Liz Phair's new memoir dives into #MeToo experiences: ‘There are things I have not told anyone about’
Singer-songwriter Liz Phair emerged on the music scene in 1993 with her debut album Exile in Guyville, a sharp, boundary-breaking work that established her as a feminist pioneer for its uninhibited and raw female point of view. Phair, now 52, has just released her memoir, Horror Stories, which discusses her evolution as an artist—including the fact that she, like so many other women, had to face #MeToo experiences on her climb to success.
Phair admits she didn’t initially want to write about these moments. “I’m in a different place in my life, I’ve worked out my life in such a way that as a mature woman I don’t feel unsafe a lot of the time,” she explains in an interview with the Associated Press. “But I had to go back and think about all the traumatic things that had happened to me. And it made me angry and it made me embarrassed and it made me ashamed. And I didn’t want to deal with that. But isn’t that probably like a lot of women? And so, I tried to do it.

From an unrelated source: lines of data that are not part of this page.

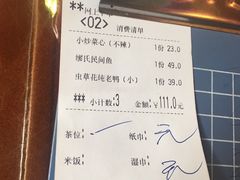 账单-缪氏川菜(丰盛町店)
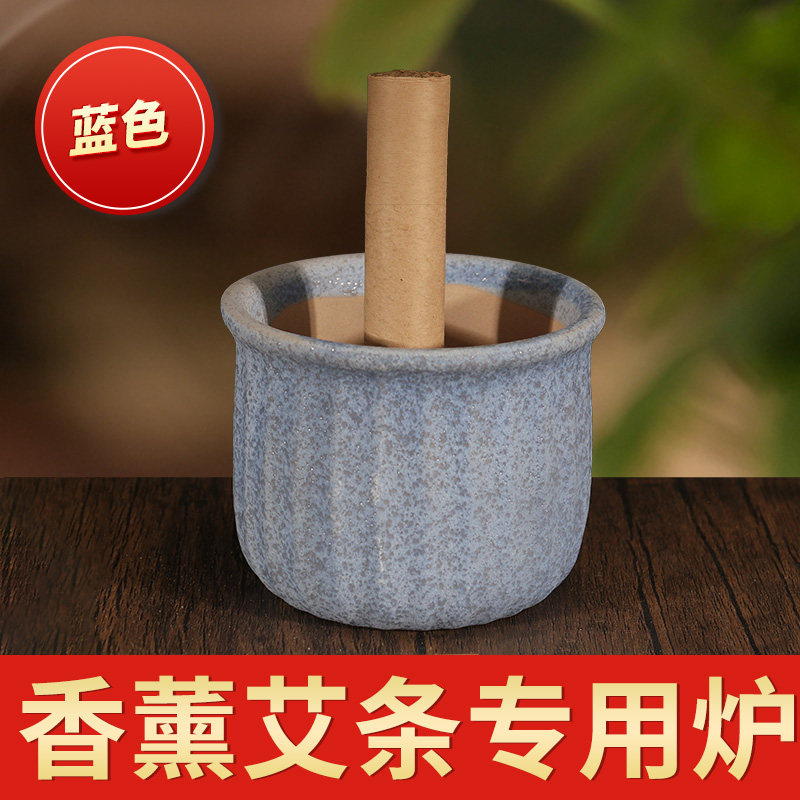 香熏艾条底座家用艾香炉艾草薰炉架艾柱专用固定器插艾棒接灰托盘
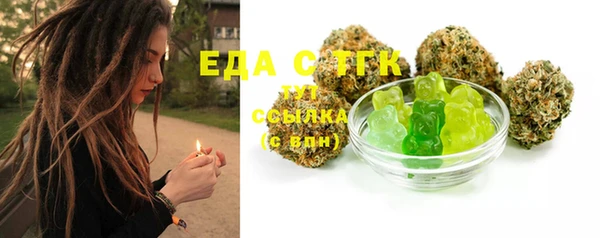 ECSTASY Абдулино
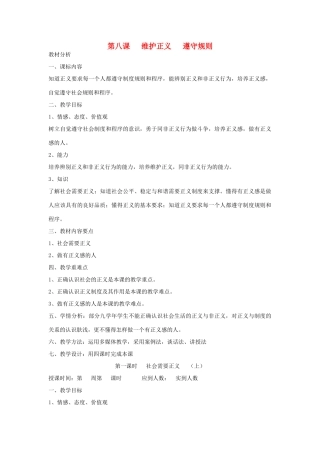 九年级政治全册 第八课 维护正义 遵守规则 1 2 3 4 课时教案 陕教版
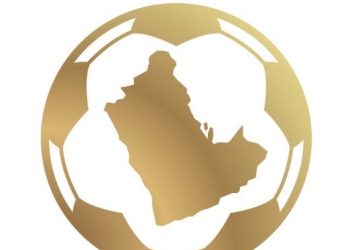 اتحاد كأس الخليج يعتمد قائمة الأندية المشاركة في النسخة الثالثة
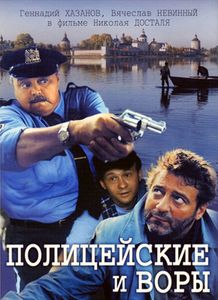 Полицейские И Воры
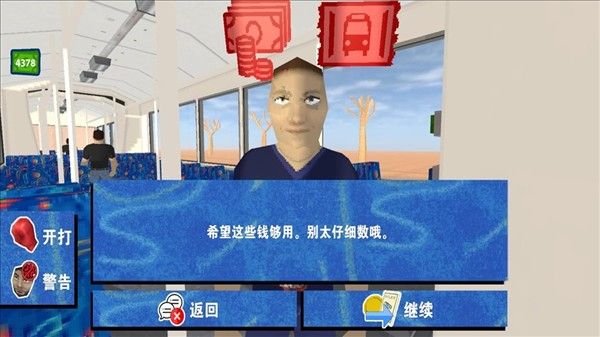 没票下车手机版 没票下车手机版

“There are things that I have either not told anyone about, or tried to compartmentalize and put on a shelf,” she continues. Once I started opening up all the boxes of memories, I really just wanted to throw them out of the closet on the floor, like, ‘And this one, and this one, and this one.’”
Phair acknowledges she is not alone in this mindset, suggesting that many ambitious women kept silent in order to keep working in male-dominated fields. “We never told how bad it was. We wanted to work in the male work world. We wanted to participate in society. And I think the price of that, at the time, was not being too disruptive.”
The singer believes this is an issue that still is requiring broad attention. “Everybody’s got their #MeToo fingerprint. I don’t think there is a woman in America who hasn’t experienced it,” she relates.
“It’s an overwhelming problem and I think when people say this ‘#MeToo thing’ has gone out of control—I don’t think so. I think this needs to be systemically dealt with.
“It is a big wave, but because of how heartbreaking and unfair and unjust the circumstances are for many people…the wave needs to break over everyone.”
In addition to her book, Phair has also released her first new song since 2014, “Good Side,” on which she reunited with Exile in Guyville producer Brad Wood.